Thursday, 14 August 2014

A Glimpse into the Future: Developing a Community through Tourism

The site of lush green mountains; the rays of rising sun; the sound of falling water; the squeals of peacocks; and a huge fort on the top of hills, with all its pride peeping through misty curtains of clouds at a small village below. Sounds like a paradise for nature lovers and a coveted tourist’s destination. 
But is it? 

This surreal appearing place is a village called Khandar in Rajasthan, India near Ranthambore sanctuary; which is the reason for its little glory as a tourist spot. The magnificent fort called the Khandar Quila holds in its walls, the history of kings who reportedly have never lost a war.

Today, the ruins of this fort serve as a picnic spot for the villagers and shelter for wildlife. The green cover surrounding the fort provides rural population with wood and animal feed. During the monsoons, the hill provides direction to the falling rains which, after ground water, is the major water source for the village.

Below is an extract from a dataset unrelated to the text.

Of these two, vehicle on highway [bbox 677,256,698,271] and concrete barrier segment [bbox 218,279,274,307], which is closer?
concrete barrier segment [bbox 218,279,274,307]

But like any other community, this one too faces many challenges. The rains that bring the place alive are also a cause of agony to many. As the village is located at foots of the hill, it gets flooded during high monsoons. Also, people are dependent on ground water for drinking and those who cannot afford a bore well and pump have to travel miles to collect it from those who can. Also, there is no proper waste management system. People dump their garbage in any open plot, which keeps on accumulating for weeks till it is removed by the district authorities or washed down by the rains. But being an environmentalist I believe these are not the problems that can’t be solved with community support.

Standing at the fort, I heard its history, saw the present and envisaged a future. A future wherein the community not only tackle its current issues but also utilize all the beauty it has been adorned with.
This place has all what it requires to be a tourist spot and it does attract many even today; so why not involve the community in it. Once the tourism starts generating revenues here, most of these problems would be solved. To start with; cleanliness is always a top priority for tourism, the waste disposal issue has be the first step. As most of the rural waste is organic, simple compost pits can be set up with the help of villagers. Other non-organic waste can be sent to nearest town Madhopur for processing and we can also bring in the concept of Eco-tourism. To solve the problem of flooding check dams can be a potential solution. They’d not only help in preventing the village from getting inundated but also be a perennial source of water for villagers.

Unfortunately, my visit there was very brief and I couldn’t dwell into the feasibility of this project but I’d love to explore. We’ve heard a lot of examples of community development from tourism, this can well be one.